How to install Ubuntu 20.04 on a Dell XPS 8930

Last week I bought a refurbished Dell XPS 8930 desktop. It’s got an Nvidia RTX 2060 graphics card (arguably the most cost-effective GPU for deep learning right now) and a 9th gen i7 CPU, and I was excited to get stuck in.

The downside is that it comes with Windows and isn’t officially certified for Ubuntu… and this turned out to be a much bigger issue than expected! After a few days of trial-and-error and trawling support threads I did manage to get it working though! I’m putting these instructions up here for anyone who finds themselves in the same situation I was in last week, hope someone ends up finding it useful 🙂

I’ll be assuming you want to dual-boot Ubuntu and Windows.

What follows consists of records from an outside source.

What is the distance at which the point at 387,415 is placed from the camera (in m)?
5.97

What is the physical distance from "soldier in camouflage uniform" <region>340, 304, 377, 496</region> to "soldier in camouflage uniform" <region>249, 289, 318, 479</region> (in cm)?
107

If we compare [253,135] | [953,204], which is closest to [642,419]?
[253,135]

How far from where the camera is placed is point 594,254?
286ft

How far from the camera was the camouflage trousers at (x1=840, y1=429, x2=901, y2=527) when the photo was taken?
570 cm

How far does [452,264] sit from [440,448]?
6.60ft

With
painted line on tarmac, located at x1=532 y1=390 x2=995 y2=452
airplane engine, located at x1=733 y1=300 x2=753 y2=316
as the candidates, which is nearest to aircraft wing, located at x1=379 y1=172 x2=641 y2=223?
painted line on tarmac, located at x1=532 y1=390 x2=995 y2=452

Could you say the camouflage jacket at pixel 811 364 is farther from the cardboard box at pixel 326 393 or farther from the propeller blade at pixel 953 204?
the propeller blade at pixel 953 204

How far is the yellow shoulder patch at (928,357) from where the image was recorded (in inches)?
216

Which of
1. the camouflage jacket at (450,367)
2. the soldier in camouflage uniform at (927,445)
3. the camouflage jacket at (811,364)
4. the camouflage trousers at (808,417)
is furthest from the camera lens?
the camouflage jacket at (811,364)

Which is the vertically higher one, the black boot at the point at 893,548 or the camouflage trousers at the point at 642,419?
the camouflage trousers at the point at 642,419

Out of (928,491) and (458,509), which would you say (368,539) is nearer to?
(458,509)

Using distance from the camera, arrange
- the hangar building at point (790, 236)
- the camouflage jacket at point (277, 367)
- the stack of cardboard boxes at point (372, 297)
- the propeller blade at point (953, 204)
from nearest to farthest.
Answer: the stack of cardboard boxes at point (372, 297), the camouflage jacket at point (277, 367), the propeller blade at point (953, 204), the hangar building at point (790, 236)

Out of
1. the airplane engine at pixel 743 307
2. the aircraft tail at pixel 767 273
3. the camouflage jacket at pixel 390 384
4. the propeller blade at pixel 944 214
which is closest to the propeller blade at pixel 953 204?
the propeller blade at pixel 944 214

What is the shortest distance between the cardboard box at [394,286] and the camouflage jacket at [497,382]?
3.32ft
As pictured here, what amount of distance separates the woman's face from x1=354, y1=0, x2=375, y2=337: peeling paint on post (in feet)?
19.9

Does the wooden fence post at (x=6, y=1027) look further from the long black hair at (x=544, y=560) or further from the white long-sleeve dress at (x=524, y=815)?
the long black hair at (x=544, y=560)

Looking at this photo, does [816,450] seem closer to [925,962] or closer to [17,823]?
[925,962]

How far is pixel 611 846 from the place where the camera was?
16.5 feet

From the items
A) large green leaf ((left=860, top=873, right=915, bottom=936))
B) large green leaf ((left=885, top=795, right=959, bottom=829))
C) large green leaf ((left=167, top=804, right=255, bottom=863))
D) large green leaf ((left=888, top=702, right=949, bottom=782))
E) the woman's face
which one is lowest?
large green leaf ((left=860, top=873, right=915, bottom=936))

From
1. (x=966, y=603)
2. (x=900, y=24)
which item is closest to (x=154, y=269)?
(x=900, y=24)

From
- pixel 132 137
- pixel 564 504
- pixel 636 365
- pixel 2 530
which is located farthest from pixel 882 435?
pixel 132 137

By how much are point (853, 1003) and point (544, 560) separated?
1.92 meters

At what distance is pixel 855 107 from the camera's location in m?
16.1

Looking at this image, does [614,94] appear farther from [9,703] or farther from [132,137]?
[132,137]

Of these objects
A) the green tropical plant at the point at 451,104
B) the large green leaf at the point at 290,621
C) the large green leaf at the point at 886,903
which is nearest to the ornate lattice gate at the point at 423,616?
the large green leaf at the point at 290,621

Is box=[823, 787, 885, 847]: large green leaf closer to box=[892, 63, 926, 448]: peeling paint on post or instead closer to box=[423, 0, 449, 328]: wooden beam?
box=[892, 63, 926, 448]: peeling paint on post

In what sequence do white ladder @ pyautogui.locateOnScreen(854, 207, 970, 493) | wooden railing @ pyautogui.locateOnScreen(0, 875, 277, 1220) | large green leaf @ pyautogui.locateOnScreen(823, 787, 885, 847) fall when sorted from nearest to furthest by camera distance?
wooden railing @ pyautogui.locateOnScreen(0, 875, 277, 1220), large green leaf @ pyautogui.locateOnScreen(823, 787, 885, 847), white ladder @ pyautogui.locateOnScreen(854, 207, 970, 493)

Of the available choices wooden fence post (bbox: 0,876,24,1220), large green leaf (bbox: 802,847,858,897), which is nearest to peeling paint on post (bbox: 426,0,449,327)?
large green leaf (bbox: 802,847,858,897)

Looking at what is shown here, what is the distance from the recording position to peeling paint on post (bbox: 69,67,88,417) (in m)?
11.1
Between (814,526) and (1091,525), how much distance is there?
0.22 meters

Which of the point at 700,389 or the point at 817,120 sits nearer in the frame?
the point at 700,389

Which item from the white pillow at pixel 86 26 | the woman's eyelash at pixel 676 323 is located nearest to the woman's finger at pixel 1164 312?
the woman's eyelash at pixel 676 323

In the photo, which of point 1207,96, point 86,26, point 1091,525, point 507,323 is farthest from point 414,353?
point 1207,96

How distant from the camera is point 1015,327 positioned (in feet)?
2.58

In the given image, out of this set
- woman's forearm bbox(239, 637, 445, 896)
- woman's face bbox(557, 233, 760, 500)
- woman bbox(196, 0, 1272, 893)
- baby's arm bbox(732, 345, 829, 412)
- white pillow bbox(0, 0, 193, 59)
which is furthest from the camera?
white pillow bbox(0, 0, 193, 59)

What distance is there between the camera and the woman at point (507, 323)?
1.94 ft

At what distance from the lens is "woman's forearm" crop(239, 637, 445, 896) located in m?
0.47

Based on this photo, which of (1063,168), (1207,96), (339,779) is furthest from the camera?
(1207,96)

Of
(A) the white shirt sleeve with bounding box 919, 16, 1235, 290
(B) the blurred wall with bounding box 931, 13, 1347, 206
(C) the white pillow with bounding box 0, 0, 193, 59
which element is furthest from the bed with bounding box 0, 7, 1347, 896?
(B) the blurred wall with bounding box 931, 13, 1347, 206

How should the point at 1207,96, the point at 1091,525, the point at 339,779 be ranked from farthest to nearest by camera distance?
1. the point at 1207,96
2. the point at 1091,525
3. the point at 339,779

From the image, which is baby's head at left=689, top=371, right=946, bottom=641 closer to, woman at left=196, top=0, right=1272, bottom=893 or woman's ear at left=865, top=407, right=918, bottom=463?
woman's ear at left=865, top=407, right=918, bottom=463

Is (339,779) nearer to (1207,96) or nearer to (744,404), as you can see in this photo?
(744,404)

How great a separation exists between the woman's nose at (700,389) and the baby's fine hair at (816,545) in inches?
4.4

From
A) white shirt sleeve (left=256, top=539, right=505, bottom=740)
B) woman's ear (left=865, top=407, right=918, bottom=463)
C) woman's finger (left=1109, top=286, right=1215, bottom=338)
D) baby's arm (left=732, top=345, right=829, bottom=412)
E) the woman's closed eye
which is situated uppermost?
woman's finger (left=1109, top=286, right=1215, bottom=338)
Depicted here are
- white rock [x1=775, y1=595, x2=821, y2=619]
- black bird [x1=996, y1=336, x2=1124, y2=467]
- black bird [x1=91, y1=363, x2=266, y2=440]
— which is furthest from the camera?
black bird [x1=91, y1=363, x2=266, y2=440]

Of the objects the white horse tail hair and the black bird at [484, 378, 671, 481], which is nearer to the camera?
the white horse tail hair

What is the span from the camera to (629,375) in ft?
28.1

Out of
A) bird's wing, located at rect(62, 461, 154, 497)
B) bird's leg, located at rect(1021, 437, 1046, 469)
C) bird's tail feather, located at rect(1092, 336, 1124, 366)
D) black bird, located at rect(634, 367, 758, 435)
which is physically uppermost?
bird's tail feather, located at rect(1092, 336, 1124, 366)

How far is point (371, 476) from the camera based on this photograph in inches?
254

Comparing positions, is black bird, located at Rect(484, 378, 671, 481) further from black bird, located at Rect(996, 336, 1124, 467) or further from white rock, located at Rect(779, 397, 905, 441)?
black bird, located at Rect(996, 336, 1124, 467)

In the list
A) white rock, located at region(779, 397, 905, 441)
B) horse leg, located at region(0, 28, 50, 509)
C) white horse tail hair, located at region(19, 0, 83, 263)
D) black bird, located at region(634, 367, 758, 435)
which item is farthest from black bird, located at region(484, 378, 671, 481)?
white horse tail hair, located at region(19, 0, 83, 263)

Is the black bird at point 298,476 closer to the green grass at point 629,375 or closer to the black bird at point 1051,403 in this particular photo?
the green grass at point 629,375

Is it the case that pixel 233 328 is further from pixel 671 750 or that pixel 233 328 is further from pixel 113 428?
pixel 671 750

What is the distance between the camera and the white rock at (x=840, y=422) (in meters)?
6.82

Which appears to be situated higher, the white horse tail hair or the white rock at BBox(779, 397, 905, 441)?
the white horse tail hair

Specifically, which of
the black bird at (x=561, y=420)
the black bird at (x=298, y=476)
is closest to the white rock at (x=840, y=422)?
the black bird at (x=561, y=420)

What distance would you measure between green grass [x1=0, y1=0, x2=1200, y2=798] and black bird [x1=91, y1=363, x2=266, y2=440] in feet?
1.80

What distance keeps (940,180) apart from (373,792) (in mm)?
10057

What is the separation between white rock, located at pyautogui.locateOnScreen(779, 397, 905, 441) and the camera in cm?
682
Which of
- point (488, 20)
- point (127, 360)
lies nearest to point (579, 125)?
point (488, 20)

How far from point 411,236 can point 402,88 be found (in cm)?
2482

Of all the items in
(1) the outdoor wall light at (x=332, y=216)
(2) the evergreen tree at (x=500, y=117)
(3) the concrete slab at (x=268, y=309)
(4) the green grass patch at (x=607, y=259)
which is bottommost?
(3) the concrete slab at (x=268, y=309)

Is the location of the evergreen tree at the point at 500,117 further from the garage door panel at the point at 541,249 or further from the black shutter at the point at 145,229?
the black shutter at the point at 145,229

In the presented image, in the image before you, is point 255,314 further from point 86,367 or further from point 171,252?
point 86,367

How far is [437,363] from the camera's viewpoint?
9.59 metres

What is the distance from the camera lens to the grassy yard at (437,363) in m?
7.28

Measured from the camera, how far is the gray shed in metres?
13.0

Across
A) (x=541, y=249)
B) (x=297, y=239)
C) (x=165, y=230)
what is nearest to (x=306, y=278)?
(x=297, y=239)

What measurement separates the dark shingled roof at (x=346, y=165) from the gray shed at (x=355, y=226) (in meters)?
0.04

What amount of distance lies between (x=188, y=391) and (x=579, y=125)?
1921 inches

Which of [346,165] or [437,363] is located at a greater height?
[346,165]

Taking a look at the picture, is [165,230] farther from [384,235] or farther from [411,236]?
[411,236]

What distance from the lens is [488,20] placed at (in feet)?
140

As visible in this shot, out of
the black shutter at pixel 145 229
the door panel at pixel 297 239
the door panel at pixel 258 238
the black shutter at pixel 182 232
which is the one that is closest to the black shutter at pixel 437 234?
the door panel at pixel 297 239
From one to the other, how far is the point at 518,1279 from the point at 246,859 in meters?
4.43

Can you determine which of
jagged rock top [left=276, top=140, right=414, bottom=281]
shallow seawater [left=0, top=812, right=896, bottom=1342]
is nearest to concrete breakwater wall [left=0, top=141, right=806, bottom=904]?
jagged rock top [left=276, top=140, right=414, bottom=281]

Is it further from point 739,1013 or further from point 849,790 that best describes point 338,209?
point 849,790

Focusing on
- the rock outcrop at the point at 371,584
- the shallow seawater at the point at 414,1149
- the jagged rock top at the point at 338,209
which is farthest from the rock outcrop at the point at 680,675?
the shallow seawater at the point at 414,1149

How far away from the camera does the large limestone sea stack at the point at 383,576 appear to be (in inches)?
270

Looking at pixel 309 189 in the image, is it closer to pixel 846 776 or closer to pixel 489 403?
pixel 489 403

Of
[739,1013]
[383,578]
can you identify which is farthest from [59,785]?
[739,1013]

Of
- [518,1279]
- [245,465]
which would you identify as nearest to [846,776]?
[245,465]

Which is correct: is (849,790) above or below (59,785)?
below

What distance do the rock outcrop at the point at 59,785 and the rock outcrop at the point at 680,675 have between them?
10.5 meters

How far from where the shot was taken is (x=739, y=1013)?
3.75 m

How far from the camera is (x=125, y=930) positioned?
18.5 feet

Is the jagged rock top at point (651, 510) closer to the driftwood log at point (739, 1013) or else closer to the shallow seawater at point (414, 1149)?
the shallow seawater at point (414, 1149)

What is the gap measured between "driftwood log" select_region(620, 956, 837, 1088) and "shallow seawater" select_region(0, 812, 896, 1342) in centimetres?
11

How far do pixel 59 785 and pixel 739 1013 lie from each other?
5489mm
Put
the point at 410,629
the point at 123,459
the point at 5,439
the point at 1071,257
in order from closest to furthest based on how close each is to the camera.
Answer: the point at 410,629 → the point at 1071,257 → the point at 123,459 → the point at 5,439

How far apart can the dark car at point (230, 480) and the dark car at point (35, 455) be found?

If you just want Ubuntu, you can skip some of these steps.

Prepare/back up data

Before doing anything, back up any data on your system that you wouldn’t want to lose. I skipped this since it was a new pc and I didn’t have any data on it yet, but I did create a Windows Recovery Drive in case that would turn out to be useful later.

You’ll also want to make a note of the current partition structure on the disk Windows is running on, as that might be useful for troubleshooting later on.

Once that’s done, create a bootable USB stick with Ubuntu on it using this guide.

Follow the Ubuntu guide for booting and installing from this USB stick. If you’re lucky, maybe this just works for you!

Disable TPM and Secure Boot

You might get one of these two errors before Ubuntu manages to boot: [Firmware Bug]: Failed to parse event in TPM Final Events Log, or Couldn't get size: 0x800000000000000e. If so, you need to turn off TPM and Secure Boot in the BIOS*:

  1. Reboot
  2. Hold F12 while booting to enter the boot menu
  3. Disable Firmware TPM and TPM under the security tab, and Securet Boot under the boot tab (see images below

* I don’t know what TPM or Secure Boot do or what the implications of turning it off are, other than that I can now install Ubuntu. You might want to do some of your own research here.

Change Storage Controller to AHCI

Continue with the guide. You should now be able to boot into Ubuntu, but it might not let you install it. It’s likely that at this point, the installer pops up an error message and directs you to help.ubuntu.com/rst. If you read through that thread, you’ll see a long set of instructions along with several Dell users saying that they didn’t work. Instead of following these instructions, do the following (this worked for me and several other Dell users who commented on that page):

  1. Run bcdedit /set {current} safeboot minimal in Windows as administrator
  2. Reboot into BIOS setup and change storage controller to AHCI (i.e., change ‘SATA Operation’ from ‘RAID on’ to ‘AHCI’ – see image below)
  3. Continue to boot in Windows safemode and run bcdedit /deletevalue {current} safeboot as administrator
  4. Reboot back into Windows.

This changes your storage controller from RST to AHCI, and allows Ubuntu to understand the disk layouts. Before this change, your device manager shows these storage controllers:

And after the change, you should see this:

Make space for Ubuntu

My XPS 8930 came with an SSD and a normal hard disk. You’ll want Ubuntu running on the SSD, as that’s much faster. In order to do this you need to shrink the Windows partition in Disk Management:

I allocated 300gb for my Ubuntu partition, and ended up with this:

Finish installing Ubuntu

Now that this is all done, you can boot off the flash disk again and install Ubuntu on the new partition you created. Make sure you specify that partition as ‘Ext4 journaling file system’ and set the mount point as ‘/’.

…and we’re done! This was a lot more involved than expected, but past this point Ubuntu 20.04 has been great – the Nvidia drivers were already there, so installing CUDA was just a one-liner.